Luego se contó -Géal cita a un testigo de la particular epifanía- que Valle, entonces recién nombrado profesor de Estética en Madrid, aprovechó el vuelo sobre las líneas alemanas para arrojar un puñado de cartas de visita con su nombre. La anécdota genera dudas aunque el personaje, advierte el hispanista, no invite a desecharla.

Pero la visión estelar era, antes de nada, un recurso narrativo: un punto de vista omnisciente, múltiple, que pretendía condensar «los varios y diversos lances de un día de guerra en Francia», según reconocía Valle en el prólogo a la edición de 1917.

Era 1916 o, lo que es lo mismo, Joyce no empezaría a publicar su monumental «Ulises» hasta cuatro años después, y también es antes del «Manhattan Transfer» de Dos Passos, obras que aspiraban a narrar los entresijos de una sola jornada.

Así que aquel Valle de «capote, boina y polainas», como le describió su confidente Corpus Barga, se adelantó, según Géal, a cierta modernidad por mucho que «fracasase en el empeño» -o eso llegó a decir el escritor-, pues el resultado apenas rebasaba un «balbuceo del ideal soñado».

De la marinería a una aldea «destripada» o al tedio mortal de la trinchera, la mirada del cronista asombra cuando evita el «ritmo del cañoneo» para detenerse en las pupilas de un campesino, «llenas del amor por las cosas», o en ese tren que «derrama su cabellera de chispas en la cerrazón de la noche».

Valle describe una «negra llanura» donde los hombres, «asomados a las troneras, contemplan el incendio de las granadas»; o donde un perro de lanas sostiene entre los dientes el brazo de un cuerpo que se hunde: «Se ve la mano lívida. El perro nada hacia la luz».
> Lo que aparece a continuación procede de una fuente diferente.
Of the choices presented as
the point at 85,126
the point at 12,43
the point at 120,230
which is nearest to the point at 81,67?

Son imágenes de la «dimensión vanguardista» del autor, señala Géal, quien sugiere en su prólogo que la crónica debe ser leída como el laboratorio de una obra que ya anunciaba «Luces de Bohemia», publicada en 1920, mientras prefiguraba los mimbres del esperpento.

Y aunque, como ironiza el hispanista, siempre lloviese en la Alsacia de Valle -era verano-, las imprecisiones y licencias continúan revelando un narrador «capaz de alcanzar otra verdad: a menudo más profunda que la suministrada por los hechos probados».